■ **WHAT YOU NEED TO DO**
[A] In the article on the defense bill below, retype the passage that begins at "The biggest winners" and stops after "of this century.".
[B] Summarize the article on nuclear weapons funding in the defense bill in two sentences.

A compromise version of the National Defense Authorization Act, released Tuesday and awaiting votes in both chambers of Congress, would authorize funding for Department of Energy nuclear weapons programs at or above the requested level for fiscal year 2022.
In the bill, DoE’s semi-autonomous National Nuclear Security Administration (NNSA) would get $20.3 billion: half a billion dollars more than the roughly $19.7 billion requested, nearly all of which is for the Weapons Activities portfolio.
The biggest winners at NNSA would be the agency’s infrastructure and operations account, which funds upkeep of existing nuclear-weapons production infrastructure, and the the Uranium Processing Facility at the Y-12 National Security Complex in Oak Ridge, Tenn., which netted an authorization of $600 million, or $76 million above the request. The facility will support manufacture of nuclear-weapon secondary stages throughout the rest of this century.
Authorization bills set policy and spending limits for separate appropriations bills. As of Tuesday, the government was running on a continuing resolution that holds budgets at 2021 levels through Feb. 18. Neither of the 2022 draft appropriations bills produced this summer by the full House or the Senate Appropriations Committee would give the NNSA all the funding it would be authorized to spend if the latest NDAA becomes law.

■ **RECORDS SHOWN**

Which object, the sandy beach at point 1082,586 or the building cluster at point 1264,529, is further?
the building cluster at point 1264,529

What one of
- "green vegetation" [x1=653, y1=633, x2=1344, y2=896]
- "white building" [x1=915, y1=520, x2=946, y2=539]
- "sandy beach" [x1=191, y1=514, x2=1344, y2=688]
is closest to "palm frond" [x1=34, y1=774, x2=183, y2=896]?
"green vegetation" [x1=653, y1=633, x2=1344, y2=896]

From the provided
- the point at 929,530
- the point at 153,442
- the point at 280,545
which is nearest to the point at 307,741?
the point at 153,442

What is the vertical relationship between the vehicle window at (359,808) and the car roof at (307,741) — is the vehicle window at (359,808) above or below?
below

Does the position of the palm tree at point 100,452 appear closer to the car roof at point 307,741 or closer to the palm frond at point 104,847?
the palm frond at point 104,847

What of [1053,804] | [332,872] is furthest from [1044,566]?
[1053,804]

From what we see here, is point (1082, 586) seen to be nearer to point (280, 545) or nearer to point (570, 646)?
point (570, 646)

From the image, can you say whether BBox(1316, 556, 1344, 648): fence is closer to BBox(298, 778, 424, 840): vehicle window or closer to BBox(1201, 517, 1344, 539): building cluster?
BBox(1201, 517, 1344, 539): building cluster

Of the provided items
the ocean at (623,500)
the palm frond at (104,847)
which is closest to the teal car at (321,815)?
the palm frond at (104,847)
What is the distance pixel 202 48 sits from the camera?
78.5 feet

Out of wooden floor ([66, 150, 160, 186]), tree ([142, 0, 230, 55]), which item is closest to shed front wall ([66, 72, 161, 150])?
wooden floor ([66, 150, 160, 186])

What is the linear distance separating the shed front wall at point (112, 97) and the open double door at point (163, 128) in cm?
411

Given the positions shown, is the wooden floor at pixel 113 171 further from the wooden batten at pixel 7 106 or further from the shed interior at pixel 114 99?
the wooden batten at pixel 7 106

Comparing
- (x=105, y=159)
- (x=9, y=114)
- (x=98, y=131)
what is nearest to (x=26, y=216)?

■ **RESPONSES BY TASK**
[A]
The biggest winners at NNSA would be the agency’s infrastructure and operations account, which funds upkeep of existing nuclear-weapons production infrastructure, and the the Uranium Processing Facility at the Y-12 National Security Complex in Oak Ridge, Tenn., which netted an authorization of $600 million, or $76 million above the request. The facility will support manufacture of nuclear-weapon secondary stages throughout the rest of this century.

[B] A compromise version of the National Defense Authorization Act would authorize fiscal 2022 funding for Department of Energy nuclear weapons programs at or above the requested level, giving the NNSA $20.3 billion, about half a billion dollars more than requested. The largest gains would go to the NNSA's infrastructure and operations account and to the Uranium Processing Facility at Y-12, authorized at $600 million, while neither 2022 draft appropriations bill would give the NNSA all the funding this bill would authorize.